First, let’s start by specifying our data sources using DendroPy, as follows:

In [5]:
import dendropy
from dendropy.interop import genbank


# Here, we have three functions: one to retrieve data from the most recent EBOV outbreak,
# another to retrieve data from the previous EBOV outbreaks, and one to retrieve data from the
# outbreaks of other species.

# Note that the DendroPy GenBank interface provides several different ways to specify lists or
# ranges of records to retrieve. Some lines are commented out. These include the code to download
# more genomes. For our purpose, the subset that we will download is enough.

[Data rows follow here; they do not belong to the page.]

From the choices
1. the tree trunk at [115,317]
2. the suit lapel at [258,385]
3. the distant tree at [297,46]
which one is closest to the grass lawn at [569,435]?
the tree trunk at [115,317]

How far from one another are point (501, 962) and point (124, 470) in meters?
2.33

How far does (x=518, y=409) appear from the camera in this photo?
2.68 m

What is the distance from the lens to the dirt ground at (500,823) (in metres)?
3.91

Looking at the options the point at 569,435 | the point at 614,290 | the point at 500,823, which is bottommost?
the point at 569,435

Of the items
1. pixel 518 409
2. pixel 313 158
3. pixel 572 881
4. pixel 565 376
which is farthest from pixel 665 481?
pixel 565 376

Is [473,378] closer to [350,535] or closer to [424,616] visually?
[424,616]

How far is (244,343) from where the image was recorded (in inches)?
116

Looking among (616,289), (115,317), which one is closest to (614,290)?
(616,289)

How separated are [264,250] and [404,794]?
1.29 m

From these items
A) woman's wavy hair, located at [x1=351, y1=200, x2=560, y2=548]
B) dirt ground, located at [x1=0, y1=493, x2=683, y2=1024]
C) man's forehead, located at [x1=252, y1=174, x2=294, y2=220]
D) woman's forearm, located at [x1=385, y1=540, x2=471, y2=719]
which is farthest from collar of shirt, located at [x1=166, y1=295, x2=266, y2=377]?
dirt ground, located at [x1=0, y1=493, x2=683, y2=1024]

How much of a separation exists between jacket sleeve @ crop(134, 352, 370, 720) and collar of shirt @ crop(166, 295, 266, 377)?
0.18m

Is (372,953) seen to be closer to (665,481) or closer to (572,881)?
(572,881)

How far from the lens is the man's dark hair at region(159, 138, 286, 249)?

def get_ebov_2014_sources():
    #EBOV_2014
    #yield 'EBOV_2014', genbank.GenBankDna(id_range=(233036, 233118), prefix='KM')
    yield 'EBOV_2014', genbank.GenBankDna(id_range=(34549, 34563), prefix='KM0')
    
def get_other_ebov_sources():
    #EBOV other
    yield 'EBOV_1976', genbank.GenBankDna(ids=['AF272001', 'KC242801'])
    yield 'EBOV_1995', genbank.GenBankDna(ids=['KC242796', 'KC242799'])
    yield 'EBOV_2007', genbank.GenBankDna(id_range=(84, 90), prefix='KC2427')
    
def get_other_ebolavirus_sources():
    #BDBV
    yield 'BDBV', genbank.GenBankDna(id_range=(3, 6), prefix='KC54539')
    yield 'BDBV', genbank.GenBankDna(ids=['FJ217161'])

    #RESTV
    yield 'RESTV', genbank.GenBankDna(ids=['AB050936', 'JX477165', 'JX477166', 'FJ621583', 'FJ621584', 'FJ621585']) 

    #SUDV
    yield 'SUDV', genbank.GenBankDna(ids=['KC242783', 'AY729654', 'EU338380',
                                          'JN638998', 'FJ968794', 'KC589025', 'JN638998'])
    #yield 'SUDV', genbank.GenBankDna(id_range=(89, 92), prefix='KC5453')    

    #TAFV
    yield 'TAFV', genbank.GenBankDna(ids=['FJ217162'])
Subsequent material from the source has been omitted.